After a divorce and a year of wandering the world with "Doctors Without Borders," Orville Rose has settled into a new love with an Italian Buddhist teacher, Celestina Polo. A telegram informs him that his mother has died. He returns to Columbia, "a Hudson River town plagued by breakage", and is startled by his mother's will: she has left him an enormous sum of money and her historic home. There is a catch: he must live in her house on the Courthouse Square continuously for a year and thirteen days. But Orville desperately wants to return to Europe and Celestina.
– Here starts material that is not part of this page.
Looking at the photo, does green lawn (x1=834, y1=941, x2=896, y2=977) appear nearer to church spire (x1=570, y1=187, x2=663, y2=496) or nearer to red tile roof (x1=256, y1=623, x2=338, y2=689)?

As he struggles with his decision, he re-connects with the man who had been his surrogate father, Bill Starbuck-the kind of small town doctor now extinct. Bill's dusty office features a prominent 'YES SMOKING' sign and a cache of his home remedy '"Starbusol." Bill treats theworking poor, people that the medical and insurance industry have shut out. Now in his seventies, Bill needs a break, and talks Orville into helping out. He takes over Bill's practice and plunges into the grim realities of American life-as perhaps only doctors are subjected to with such grinding regularity: "Alcohol and violence. Murder as grisly as Angola. Malnutrition as bad as the Third World. A cornucopia of drugs. Epidemic smoking and obesity."
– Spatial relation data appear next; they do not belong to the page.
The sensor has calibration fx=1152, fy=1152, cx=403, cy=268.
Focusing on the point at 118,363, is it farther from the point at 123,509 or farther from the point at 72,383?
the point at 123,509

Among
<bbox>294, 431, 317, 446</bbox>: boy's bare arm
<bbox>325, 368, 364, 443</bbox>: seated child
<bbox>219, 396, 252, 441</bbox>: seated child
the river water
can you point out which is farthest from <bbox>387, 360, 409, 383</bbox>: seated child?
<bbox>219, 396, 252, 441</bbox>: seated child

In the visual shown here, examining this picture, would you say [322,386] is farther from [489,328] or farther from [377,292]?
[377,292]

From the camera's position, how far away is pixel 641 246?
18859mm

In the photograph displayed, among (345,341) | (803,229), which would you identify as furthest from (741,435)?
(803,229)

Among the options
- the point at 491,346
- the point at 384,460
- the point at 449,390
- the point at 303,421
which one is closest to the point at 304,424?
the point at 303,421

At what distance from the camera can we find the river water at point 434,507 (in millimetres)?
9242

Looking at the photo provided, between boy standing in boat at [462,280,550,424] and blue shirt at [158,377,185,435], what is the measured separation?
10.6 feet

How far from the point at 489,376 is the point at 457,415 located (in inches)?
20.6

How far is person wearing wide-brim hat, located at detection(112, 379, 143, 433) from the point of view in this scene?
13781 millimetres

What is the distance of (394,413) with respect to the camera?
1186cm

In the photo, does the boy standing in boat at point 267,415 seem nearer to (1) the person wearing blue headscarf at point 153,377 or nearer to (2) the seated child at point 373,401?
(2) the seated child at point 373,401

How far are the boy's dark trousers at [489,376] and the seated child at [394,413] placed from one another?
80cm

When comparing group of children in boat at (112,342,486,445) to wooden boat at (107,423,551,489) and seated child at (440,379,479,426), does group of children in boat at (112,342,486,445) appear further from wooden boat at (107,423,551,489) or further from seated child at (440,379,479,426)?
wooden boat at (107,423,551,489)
"History" is one of the central themes of the novel, elaborated in a romance between Orville and a remarkable young mother, Miranda Braak, who aspires to be the Columbian historian. Her deep knowledge of the past challenges Orville to get perspective on his present crisis; her love and integrity challenge him to grow. In a story told with the ineffable "Shem-humor", pointed insight and drama, Orville faces his patients, his past friends and demons, and the floating presence of his dead mother, learning to be a 'healer' and a part of 'the spirit of the place.'
THE SPIRIT OF THE PLACE is Shem at his finest-compassionate, capacious, funny, full of big ideas and memorable personalities. It offers an authentic, unvarnished portrait of the medical profession and underscores the crucial link between the health of individuals and the health of communities at a crucial period of American history. This is truly a great novel.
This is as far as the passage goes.